Top of PROVIDED INFORMATION

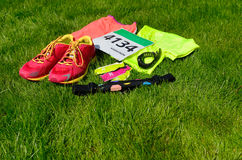 Running shoes, marathon race bib (number), runners gear and energy gels on grass background. Sport, fitness and healthy lifestyle concept Stock Photos
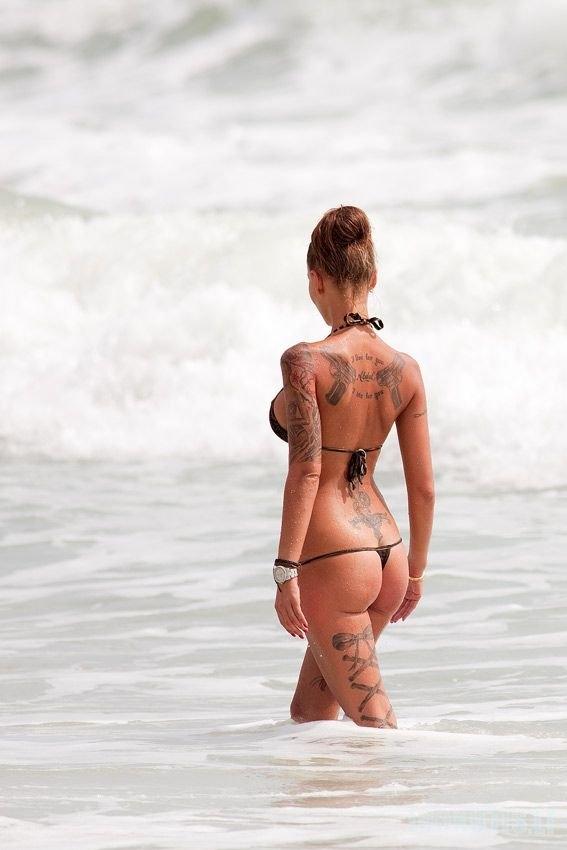 Tatuiruota mergina (7 nuotraukos)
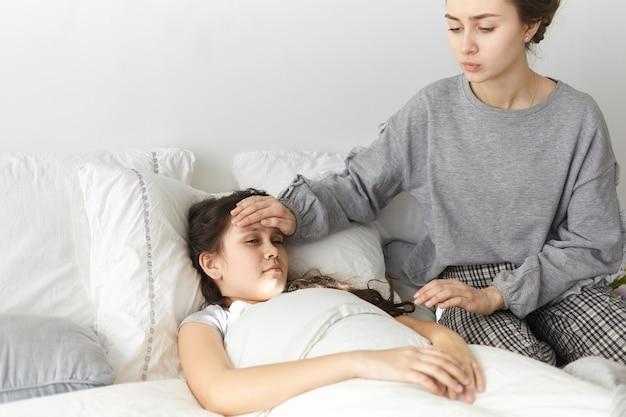 寝室に座って、病気の娘の額に手を握って、心配して動揺している若い女性の率直なショット、 無料写真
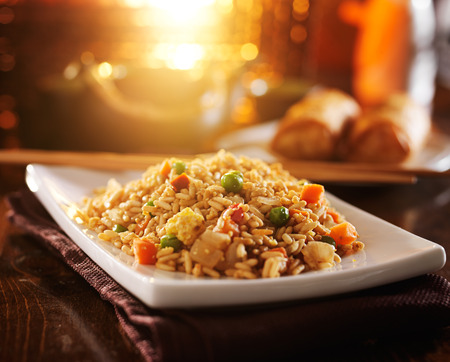 close up food: chinese fried rice on plate with orange glow
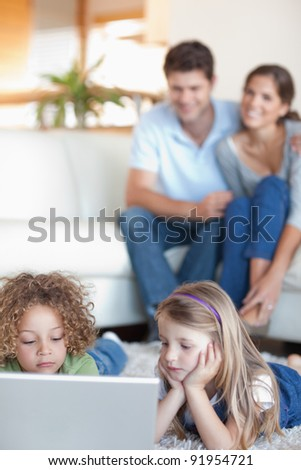 Portrait of cute children using a laptop while their parents are watching in their living room - stock photo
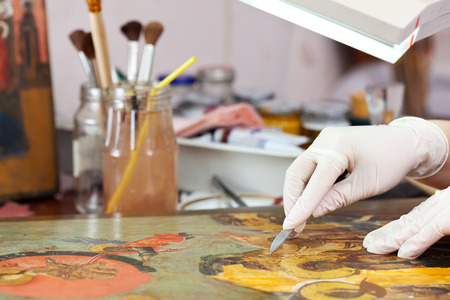 Restorer working on the ancient Christian icon at restoration workshop photo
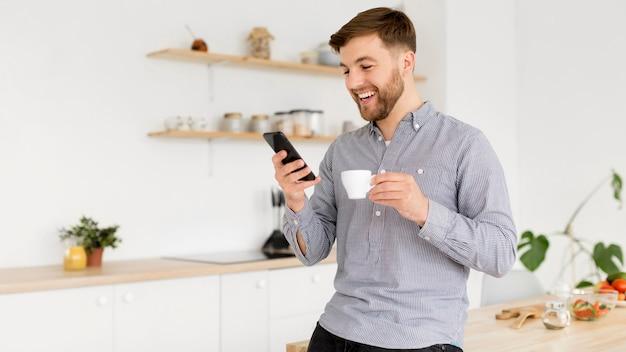Porträtmann, der kaffee trinkt, während handy überprüft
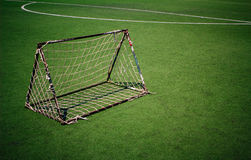 Soccer goal net. In the the plastic sports field Royalty Free Stock Photography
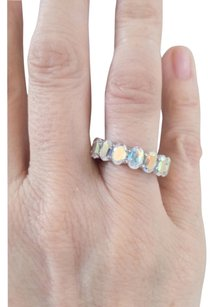 Nyc II by Chuck Clemency for Evine Opalescent topaz Eternity Band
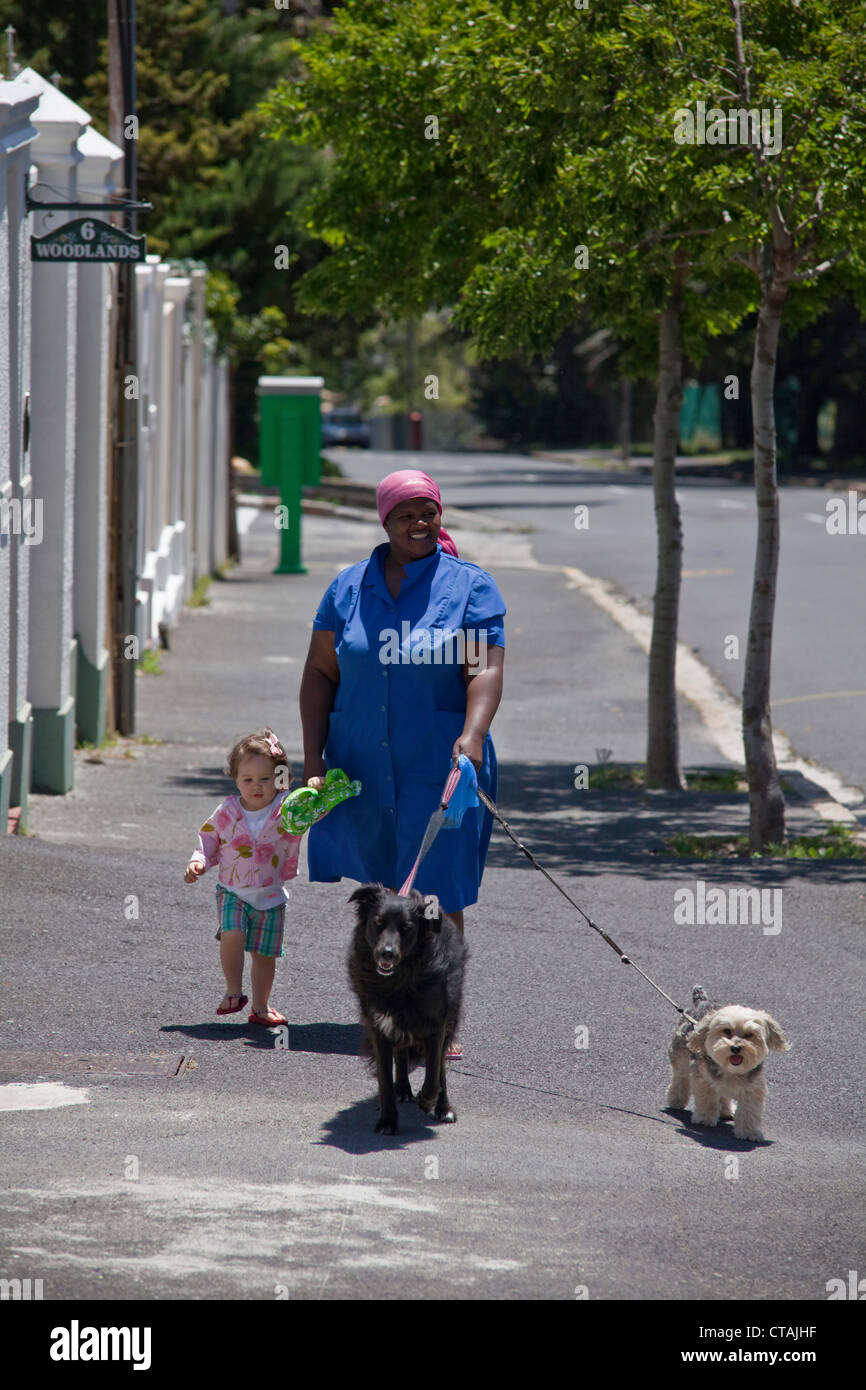Nanny with child and dog on a stroll, Cape Town, Western Cape, South Africa - Stock Image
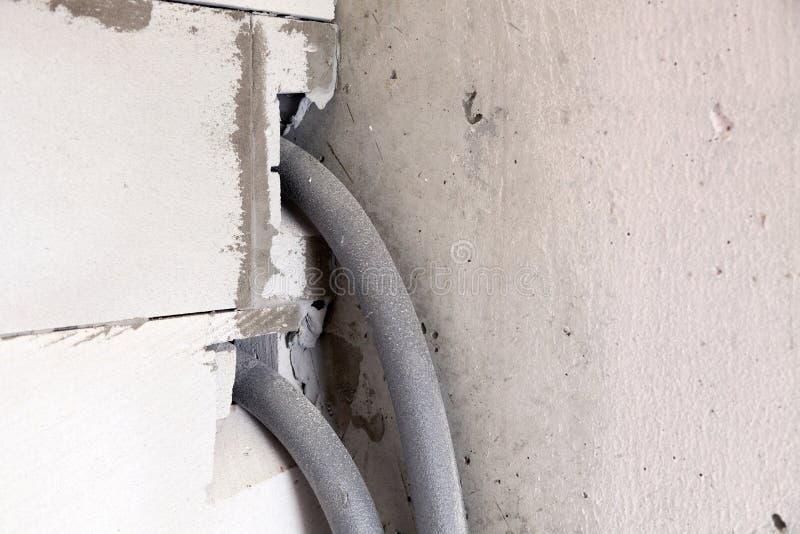 Parede do close up do concreto ventilado cinzento com as emendas ásperas com furo para as tubulações de água no isolamento Revisã imagens de stock royalty free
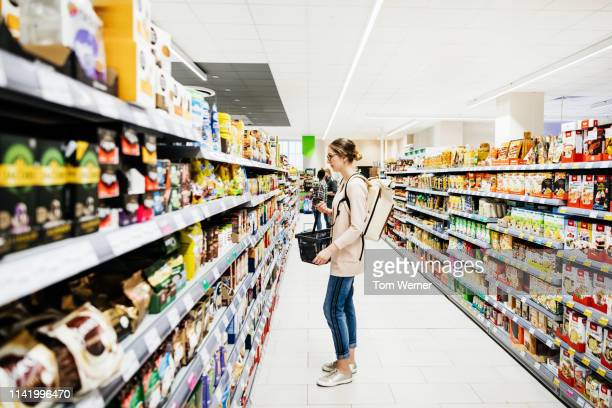 supermarket aisle with people grocery shopping - winkelen stockfoto's en -beelden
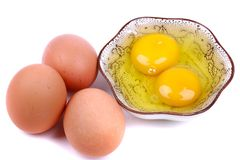 Fresh eggs and egg yolks royalty free stock images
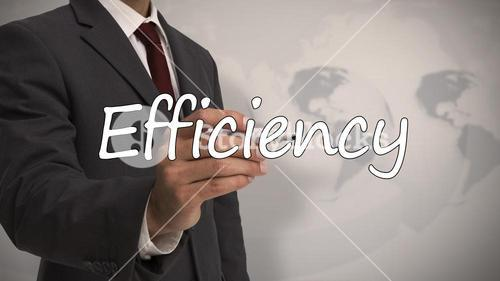 Businessman writing the word efficiency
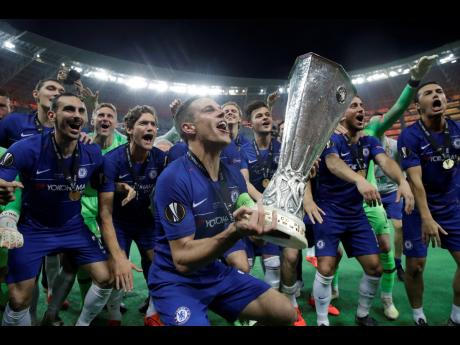 Chelsea captain Cesar Azpilicueta celebrates with the trophy after winning the Europa League final match between Arsenal and Chelsea at the Olympic Stadium in Baku, Azerbaijan, yesterday. Chelsea won 4-1.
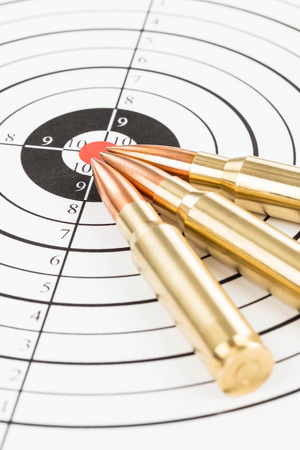 m16 ammo: Rifle bullet over target background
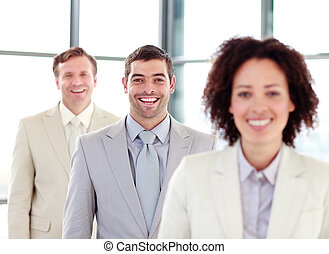 Young smiling businessman with his team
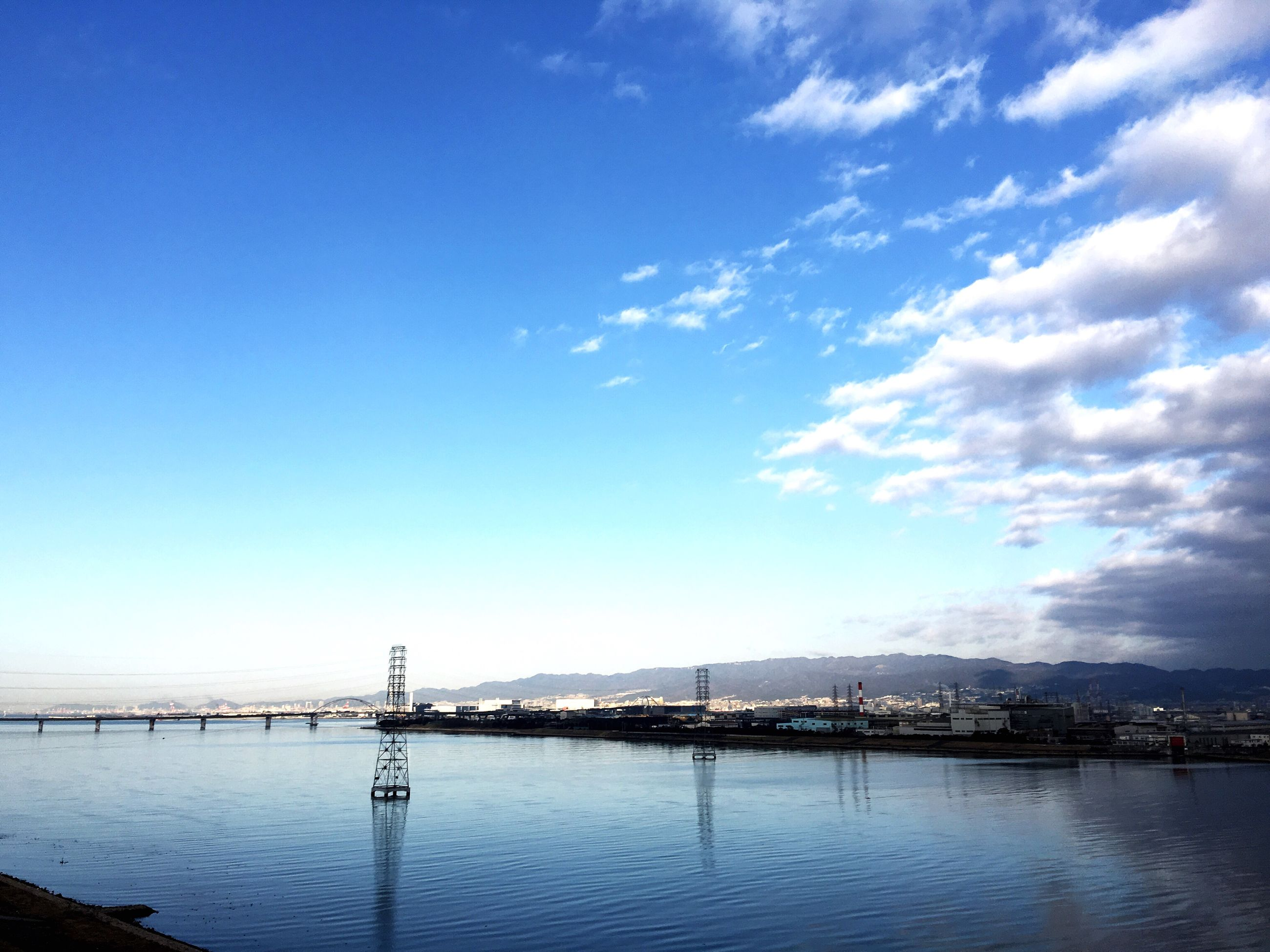 water, sea, sky, waterfront, connection, built structure, blue, architecture, tranquility, tranquil scene, nature, scenics, cloud, river, outdoors, no people, cloud - sky, bridge - man made structure, day, beauty in nature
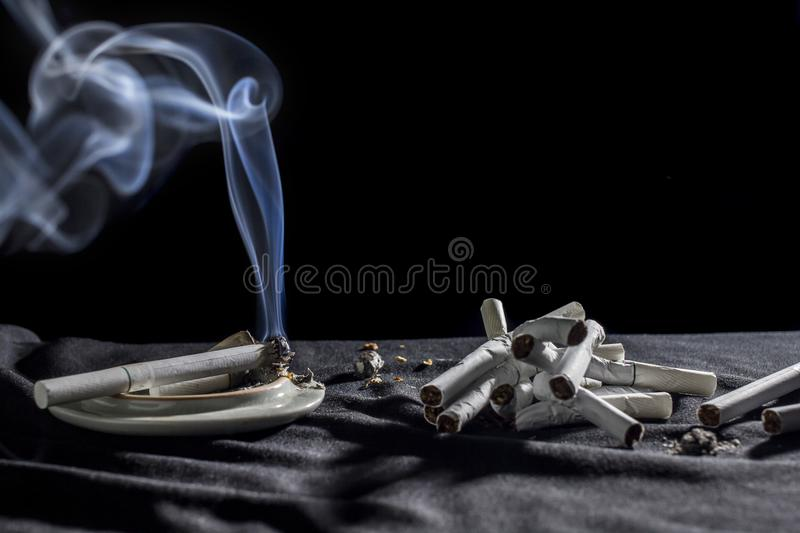A White smoke cigarettes concept abstain from smoking. on black background. White smoke cigarettes concept abstain from smoking. on black background royalty free stock photo
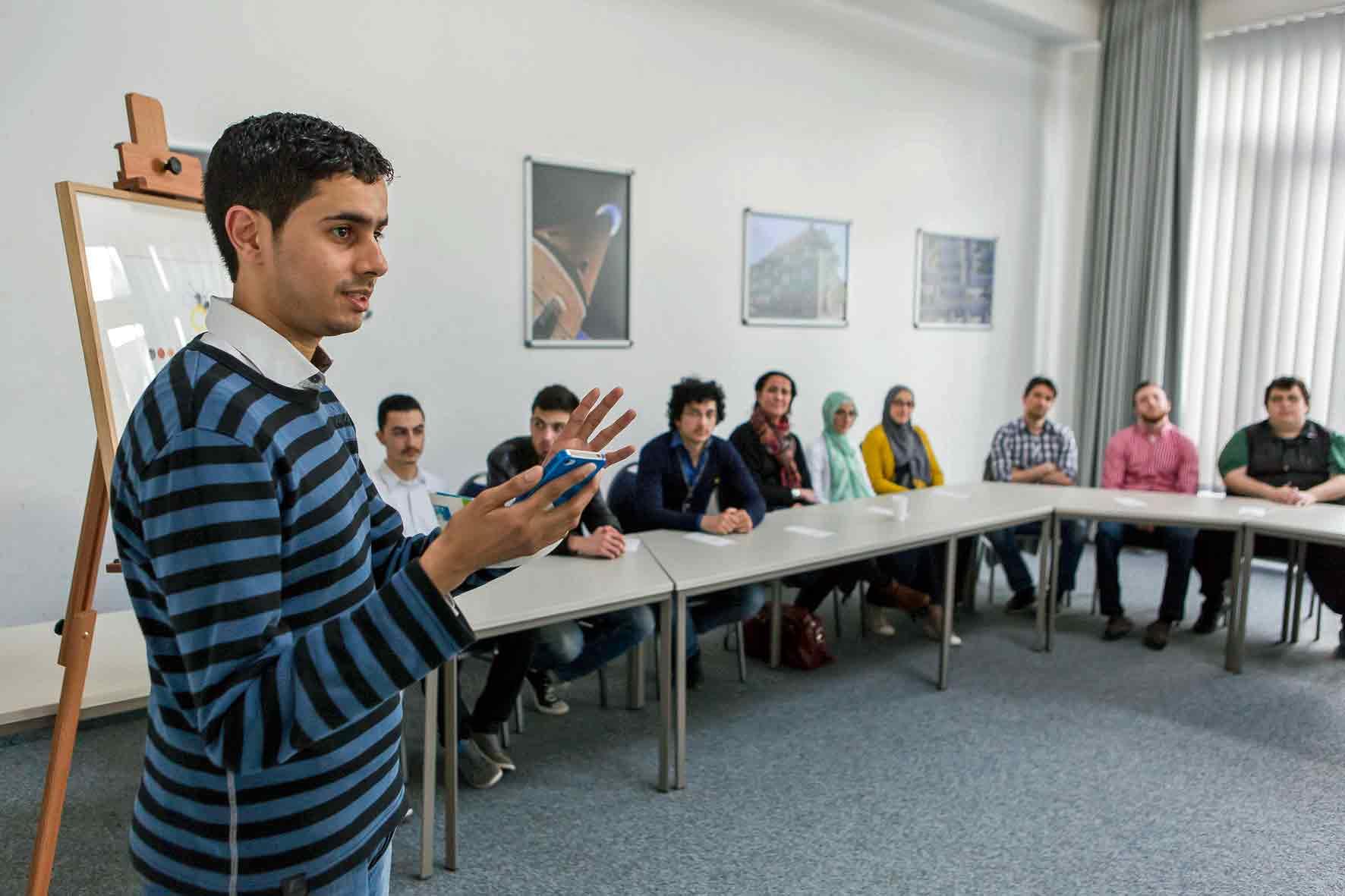 Teilnehmer eines Workshops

Bottom of PROVIDED INFORMATION

Repeat the material above in full and exactly, apart from the pictures.

 Running shoes, marathon race bib (number), runners gear and energy gels on grass background. Sport, fitness and healthy lifestyle concept Stock Photos
 Tatuiruota mergina (7 nuotraukos)
 寝室に座って、病気の娘の額に手を握って、心配して動揺している若い女性の率直なショット、 無料写真
 close up food: chinese fried rice on plate with orange glow
 Portrait of cute children using a laptop while their parents are watching in their living room - stock photo
 Restorer working on the ancient Christian icon at restoration workshop photo
Porträtmann, der kaffee trinkt, während handy überprüft
 Soccer goal net. In the the plastic sports field Royalty Free Stock Photography
 Nyc II by Chuck Clemency for Evine Opalescent topaz Eternity Band
Nanny with child and dog on a stroll, Cape Town, Western Cape, South Africa - Stock Image
 Parede do close up do concreto ventilado cinzento com as emendas ásperas com furo para as tubulações de água no isolamento Revisã imagens de stock royalty free
 supermarket aisle with people grocery shopping - winkelen stockfoto's en -beelden
 Fresh eggs and egg yolks royalty free stock images
 Businessman writing the word efficiency
 Chelsea captain Cesar Azpilicueta celebrates with the trophy after winning the Europa League final match between Arsenal and Chelsea at the Olympic Stadium in Baku, Azerbaijan, yesterday. Chelsea won 4-1.
 m16 ammo: Rifle bullet over target background
 Young smiling businessman with his team
 water, sea, sky, waterfront, connection, built structure, blue, architecture, tranquility, tranquil scene, nature, scenics, cloud, river, outdoors, no people, cloud - sky, bridge - man made structure, day, beauty in nature
A White smoke cigarettes concept abstain from smoking. on black background. White smoke cigarettes concept abstain from smoking. on black background royalty free stock photo
 Teilnehmer eines Workshops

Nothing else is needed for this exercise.